**GIVEN DATA:**

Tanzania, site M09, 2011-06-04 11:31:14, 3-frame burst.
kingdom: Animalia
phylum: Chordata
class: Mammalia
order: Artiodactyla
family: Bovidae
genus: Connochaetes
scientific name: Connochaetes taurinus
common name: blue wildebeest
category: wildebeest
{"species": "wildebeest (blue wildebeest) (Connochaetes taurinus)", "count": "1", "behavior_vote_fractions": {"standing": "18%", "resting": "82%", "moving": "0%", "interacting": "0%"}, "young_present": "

**WHAT IS EXPECTED:** Transcribe the full listing, matching it exactly.

**RESPONSE TO THE TASK:**
Tanzania, site M09, 2011-06-04 11:31:14, 3-frame burst.
kingdom: Animalia
phylum: Chordata
class: Mammalia
order: Artiodactyla
family: Bovidae
genus: Connochaetes
scientific name: Connochaetes taurinus
common name: blue wildebeest
category: wildebeest
{"species": "wildebeest (blue wildebeest) (Connochaetes taurinus)", "count": "1", "behavior_vote_fractions": {"standing": "18%", "resting": "82%", "moving": "0%", "interacting": "0%"}, "young_present": "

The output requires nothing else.